(Spatial questions about scenes)
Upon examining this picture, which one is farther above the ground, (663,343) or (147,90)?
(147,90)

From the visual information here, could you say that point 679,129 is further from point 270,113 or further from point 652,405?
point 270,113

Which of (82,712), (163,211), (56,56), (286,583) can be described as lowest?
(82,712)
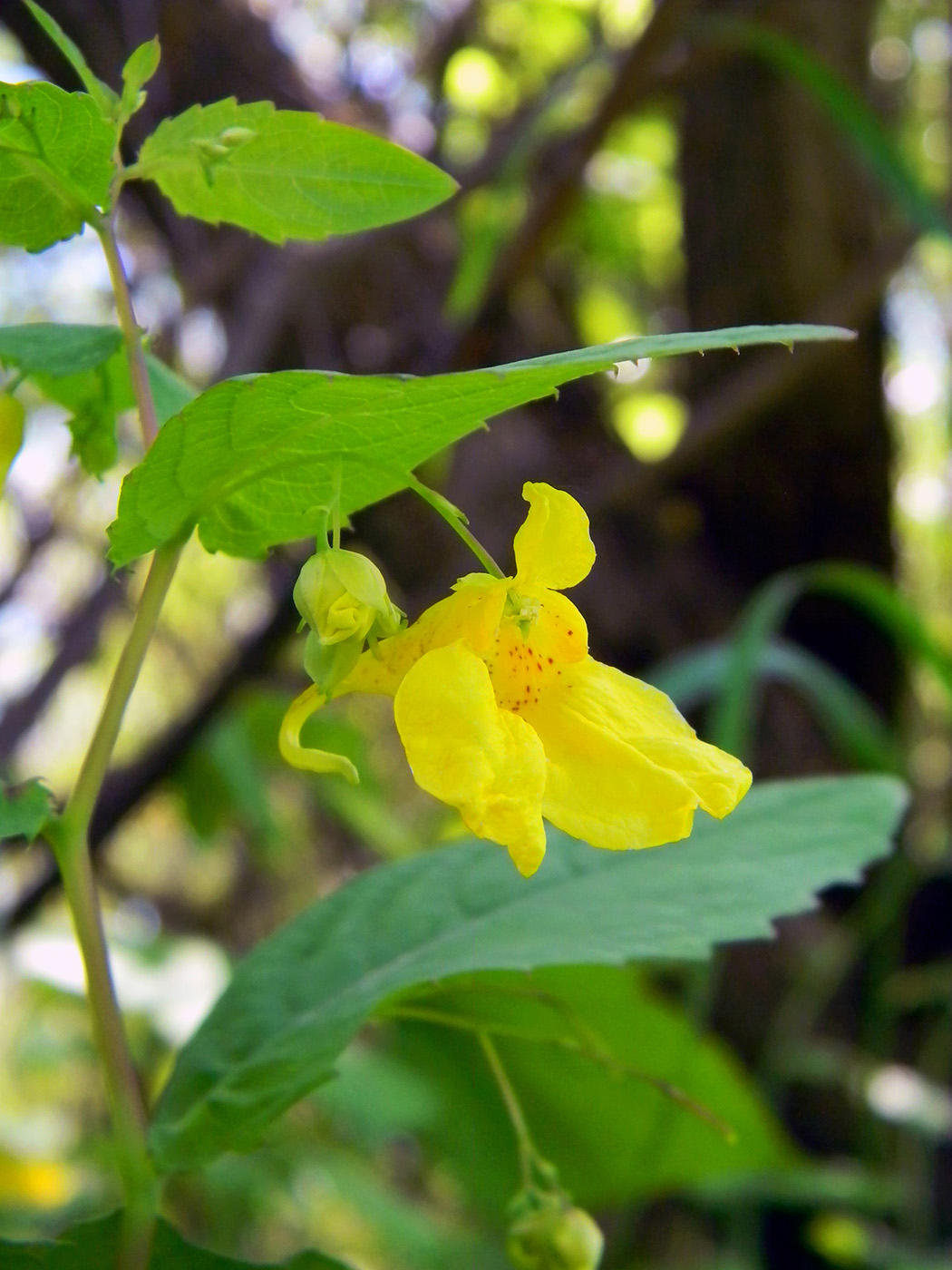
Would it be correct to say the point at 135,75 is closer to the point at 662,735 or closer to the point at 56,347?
the point at 56,347

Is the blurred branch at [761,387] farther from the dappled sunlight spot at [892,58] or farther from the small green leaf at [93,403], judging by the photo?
the dappled sunlight spot at [892,58]

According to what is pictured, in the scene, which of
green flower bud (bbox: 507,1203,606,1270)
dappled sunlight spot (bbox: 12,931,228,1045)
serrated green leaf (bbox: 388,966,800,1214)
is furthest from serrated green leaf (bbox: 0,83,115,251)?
dappled sunlight spot (bbox: 12,931,228,1045)

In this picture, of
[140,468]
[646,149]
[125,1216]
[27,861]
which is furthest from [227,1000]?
[646,149]

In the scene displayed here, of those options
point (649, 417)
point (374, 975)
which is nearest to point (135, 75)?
point (374, 975)

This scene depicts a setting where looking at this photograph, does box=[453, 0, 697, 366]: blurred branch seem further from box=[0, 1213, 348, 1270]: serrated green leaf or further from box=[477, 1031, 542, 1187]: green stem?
box=[0, 1213, 348, 1270]: serrated green leaf

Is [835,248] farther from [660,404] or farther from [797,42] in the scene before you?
[660,404]

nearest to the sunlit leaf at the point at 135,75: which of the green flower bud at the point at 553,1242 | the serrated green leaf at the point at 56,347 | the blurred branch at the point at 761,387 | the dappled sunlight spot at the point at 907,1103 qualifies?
the serrated green leaf at the point at 56,347
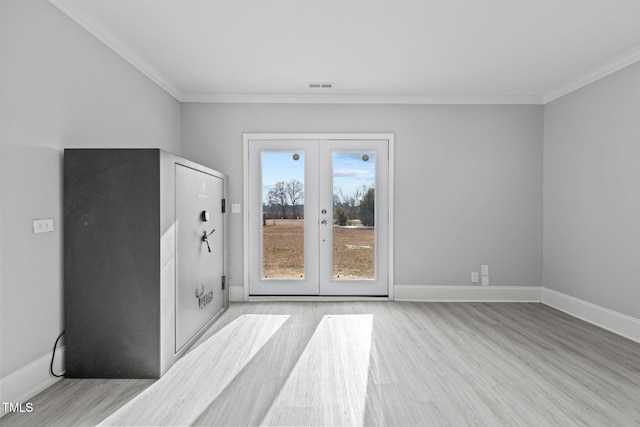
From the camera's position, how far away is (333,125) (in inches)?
161

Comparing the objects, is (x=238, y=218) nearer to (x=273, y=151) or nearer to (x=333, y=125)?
(x=273, y=151)

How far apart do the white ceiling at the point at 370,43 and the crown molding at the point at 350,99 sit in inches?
2.9

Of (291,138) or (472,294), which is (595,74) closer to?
(472,294)

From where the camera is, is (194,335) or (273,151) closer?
(194,335)

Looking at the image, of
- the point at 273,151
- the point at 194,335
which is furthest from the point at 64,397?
the point at 273,151

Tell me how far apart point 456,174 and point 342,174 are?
1423 millimetres

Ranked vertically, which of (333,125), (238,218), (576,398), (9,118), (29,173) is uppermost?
(333,125)

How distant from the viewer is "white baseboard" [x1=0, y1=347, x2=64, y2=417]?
1.84 meters

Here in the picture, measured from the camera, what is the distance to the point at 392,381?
2182 mm

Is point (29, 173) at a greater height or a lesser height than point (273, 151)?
lesser

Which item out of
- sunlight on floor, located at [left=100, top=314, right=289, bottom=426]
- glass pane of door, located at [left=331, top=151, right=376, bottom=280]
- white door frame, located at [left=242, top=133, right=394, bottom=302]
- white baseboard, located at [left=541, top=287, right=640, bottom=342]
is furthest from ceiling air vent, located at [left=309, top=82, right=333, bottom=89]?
white baseboard, located at [left=541, top=287, right=640, bottom=342]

- Written task -
In every one of the lines above, swap "farther" for "more distant" and keep everything else the same. Omit the pictures from your answer.

- Exercise answer -
Upon examining this picture, which one is more distant above the ground, (663,343) or (147,90)?
(147,90)

From the visual information here, could you say that point 679,129 is further from point 270,113 or further from point 652,405?
point 270,113

Which of (82,712), (163,211), (56,56), (286,583) can be described as lowest?
(82,712)
Would it be correct to say the point at 135,75 is closer to the point at 662,735 or closer to the point at 56,347?
the point at 56,347

Is the blurred branch at [761,387] more distant from the dappled sunlight spot at [892,58] or more distant from the small green leaf at [93,403], judging by the photo?
the dappled sunlight spot at [892,58]

According to what is pictured, in the scene, which of
green flower bud (bbox: 507,1203,606,1270)
dappled sunlight spot (bbox: 12,931,228,1045)
serrated green leaf (bbox: 388,966,800,1214)
is furthest from serrated green leaf (bbox: 0,83,115,251)?
dappled sunlight spot (bbox: 12,931,228,1045)

In this picture, of
[140,468]
[646,149]
[125,1216]
[27,861]
which is furthest from [227,1000]?
[646,149]

In the scene displayed here, of those options
point (649, 417)
point (374, 975)
which is nearest to point (135, 75)?
point (374, 975)

This scene depicts a setting where looking at this photograph, does box=[453, 0, 697, 366]: blurred branch seem further from box=[0, 1213, 348, 1270]: serrated green leaf or further from box=[477, 1031, 542, 1187]: green stem?
box=[0, 1213, 348, 1270]: serrated green leaf

Is [835,248] more distant from [660,404] or more distant from [797,42] in the scene before you?
[660,404]

nearest to the sunlit leaf at the point at 135,75: which of the green flower bud at the point at 553,1242 | the serrated green leaf at the point at 56,347 | the blurred branch at the point at 761,387 | the dappled sunlight spot at the point at 907,1103 qualifies?
the serrated green leaf at the point at 56,347
From the camera's position, how far away is (333,125) (in inches)?
161

Comparing the objects, is (x=238, y=218) nearer to (x=273, y=151) or nearer to (x=333, y=125)?
(x=273, y=151)

How far apart do the white ceiling at the point at 370,43 and the crown molding at the point at 350,99 sit in inches?
2.9

Of (291,138) or (472,294), which is (595,74) closer to?
(472,294)

From where the camera is, is (194,335) or (273,151) closer?
(194,335)

Looking at the image, of
- the point at 273,151
- the point at 194,335
which is furthest from the point at 64,397?
the point at 273,151

Tell me how far apart point 456,174 and point 342,174 are?
1423 millimetres

Ranked vertically, which of (333,125), (238,218), (576,398), (9,118), (29,173) is uppermost?
(333,125)

How distant from the viewer is "white baseboard" [x1=0, y1=347, x2=64, y2=417]?
1.84 meters

Here in the picture, measured from the camera, what is the distance to the point at 392,381?
2182 mm

Is point (29, 173) at a greater height or a lesser height than point (273, 151)?
lesser

Which item out of
- sunlight on floor, located at [left=100, top=314, right=289, bottom=426]
- glass pane of door, located at [left=331, top=151, right=376, bottom=280]
- white door frame, located at [left=242, top=133, right=394, bottom=302]
- white baseboard, located at [left=541, top=287, right=640, bottom=342]
is furthest from ceiling air vent, located at [left=309, top=82, right=333, bottom=89]?
white baseboard, located at [left=541, top=287, right=640, bottom=342]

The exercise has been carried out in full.